El regreso no es menor. El laboratorio había quedado virtualmente fuera del circuito oficial tras la difusión de los audios atribuidos a Diego Spagnuolo, ex titular de la Agencia Nacional de Discapacidad (ANDIS), donde se expone un presunto esquema de corrupción estructural. Desde el 22 de agosto pasaron 89 días hasta que el CUIT de la empresa volvió a aparecer en una licitación estatal, un lapso llamativo si se considera que, en apenas un año y medio, había acumulado contratos por más de 100 mil millones de pesos con distintas áreas del Estado.
La reaparición se dio en dos procesos concretos. Uno, fechado el 15 de noviembre, para la compra de insumos de hemodinamia infantil destinados al Hospital Posadas, con una oferta de 250 millones de pesos que quedó “disponible para adjudicar”. El otro, del 26 de diciembre, apunta a la provisión de insumos de neurocirugía con aparatología a préstamo, donde Suizo Argentina ofertó casi 37 millones de pesos y superó el primer filtro técnico.

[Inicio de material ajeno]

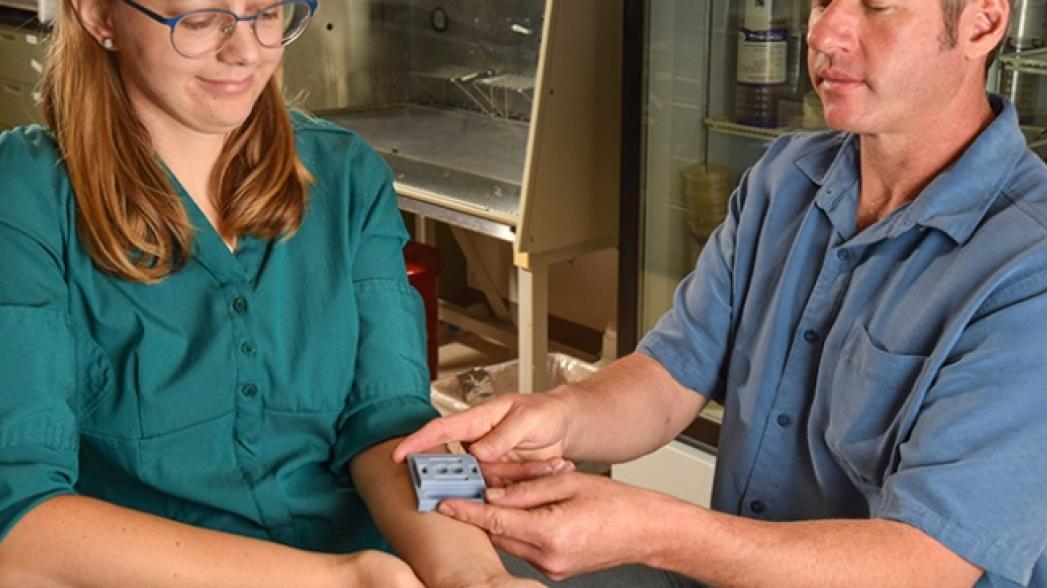 Микроигольчатый пластырь для современных сенсоров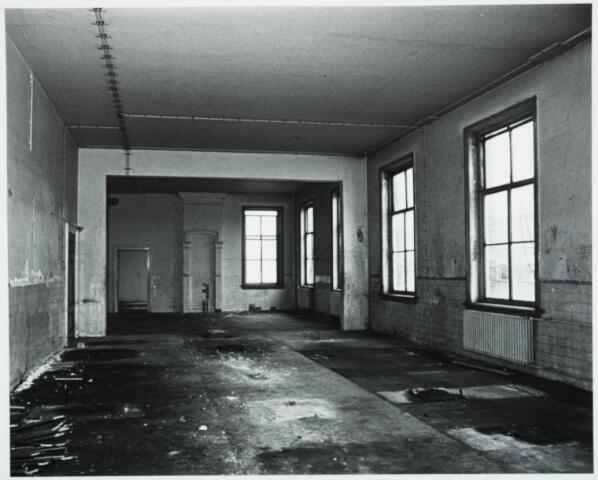 025385 - Interieur van het St. Josephgasthuis aan de Lange Nieuwstraat tijdens de sloop in 1977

Todo esto ocurre mientras la Justicia avanza. En su dictamen, el fiscal Franco Picardi describió con precisión un sistema basado en discrecionalidad, cartelización y sobreprecios, donde Suizo Argentina aparece como un actor central. Según la investigación, la firma habría coordinado con otras empresas qué licitaciones disputar y qué montos cotizar, un mecanismo que los propios involucrados identificaban en chats como “la suiza” o “los helvéticos”.
Picardi pone el foco en Sebastián Nuner Uner, alto directivo de la compañía y nexo clave con ANDIS. Testimonios lo señalan como quien tenía la capacidad de habilitar proveedores, en vínculo directo con Pablo Atchabahian y Daniel Garbellini, piezas relevantes del engranaje investigado. Para el fiscal, Nuner Uner funcionaba como el puente operativo entre la cúpula empresarial y el organismo estatal.

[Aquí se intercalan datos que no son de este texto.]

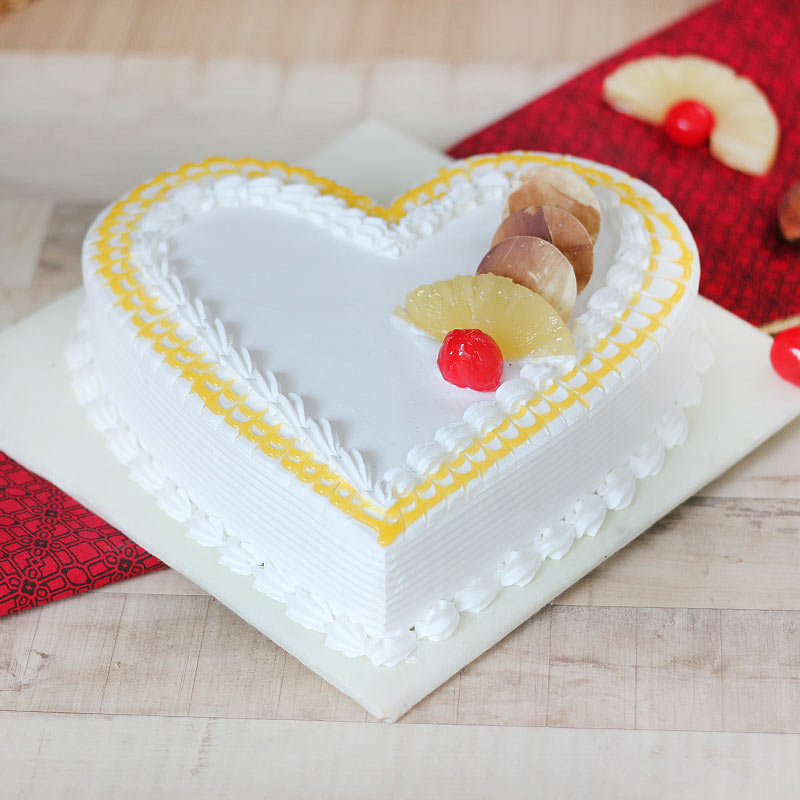 Pineapple Flavored Heart Shaped Cake with Normal View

Mientras la causa judicial retoma ritmo tras la feria, la empresa avanza en silencio para reinsertarse en el negocio público. La pregunta queda flotando: ¿se trata de un caso de normalización administrativa o de una peligrosa señal de impunidad estructural? En los papeles, todo parece en regla. En el trasfondo, el escándalo sigue abierto.